La vérité s’impose avant qu’on ne l’accepte.
Joignons pour le prouver un exemple au précepte.
Compère le renard de Messire lion
Niait la toute puissance.
Il est roi, disait-il, de par l’ambition
Et les hasards de la naissance.
Quelle autre qualité lui reconnaissez-vous,
Qui le fait estimer et préférer à nous ?
Mon poil rouge luisant vaut certes sa crinière,
Le terrier bien creusé son infecte tanière ;
Il est sot, peu rusé, je suis bête d’esprit,
Guilleret, avisé, tel que l’on me décrit
Dans le savant Buffon… Un lionceau superbe
S’élançant d’un fourré vient rebondir sur l’herbe
Auprès du beau parleur. Le compère blémit,
Ne souffle plus le mot et se fait tout petit.
Avec profond dédain le lionceau le toise. —
Qui donc es-tu ? dit-il, ton allure matoise
Est celle d’un voleur, d’un brigand, d’un bandit !
N’en croyez rien, seigneur, de moi l’on a médit,
Répliqua le renard ; modeste est mon lignage.
Mes parents (tous défunts) étaient nés au village.

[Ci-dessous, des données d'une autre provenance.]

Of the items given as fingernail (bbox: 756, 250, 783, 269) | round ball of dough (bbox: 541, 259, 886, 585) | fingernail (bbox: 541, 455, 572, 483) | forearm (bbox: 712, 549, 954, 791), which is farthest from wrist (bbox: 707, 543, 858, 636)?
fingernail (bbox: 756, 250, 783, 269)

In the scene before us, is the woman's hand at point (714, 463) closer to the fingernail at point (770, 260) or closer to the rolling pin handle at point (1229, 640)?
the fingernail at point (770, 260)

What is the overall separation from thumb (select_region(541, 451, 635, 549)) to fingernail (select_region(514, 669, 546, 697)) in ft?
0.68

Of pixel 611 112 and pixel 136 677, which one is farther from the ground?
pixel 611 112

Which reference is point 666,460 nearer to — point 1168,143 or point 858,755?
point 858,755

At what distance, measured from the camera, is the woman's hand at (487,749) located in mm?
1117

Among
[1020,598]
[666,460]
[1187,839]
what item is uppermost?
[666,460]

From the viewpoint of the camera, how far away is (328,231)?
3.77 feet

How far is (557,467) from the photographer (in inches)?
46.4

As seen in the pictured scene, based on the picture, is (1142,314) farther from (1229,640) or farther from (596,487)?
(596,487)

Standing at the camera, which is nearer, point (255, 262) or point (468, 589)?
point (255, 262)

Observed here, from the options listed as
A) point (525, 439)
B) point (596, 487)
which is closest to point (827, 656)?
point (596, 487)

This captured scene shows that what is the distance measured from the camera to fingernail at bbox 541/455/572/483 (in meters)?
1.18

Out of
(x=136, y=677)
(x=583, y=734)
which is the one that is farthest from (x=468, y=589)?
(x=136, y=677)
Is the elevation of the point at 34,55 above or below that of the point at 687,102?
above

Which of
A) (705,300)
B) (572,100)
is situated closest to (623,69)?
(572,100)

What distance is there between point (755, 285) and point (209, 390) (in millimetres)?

Leur fils, humble vassal de votre Majesté,
N’a jamais eu d’égal pour la fidélité
À garder le serment qu’il prête à la couronne. —
En ce cas, vil sujet, ma bonté te pardonne
Ta présence en ces lieux ; mais, vite, éloigne-toi,
Tu souilles le chemin de l’héritier du roi.
Contre l’ordre donné le vassal ne proteste ;
Il porte museau bas et fuit à patte leste,
Prouvant que le lion domine le renard
Par le commandement, la griffe et le regard.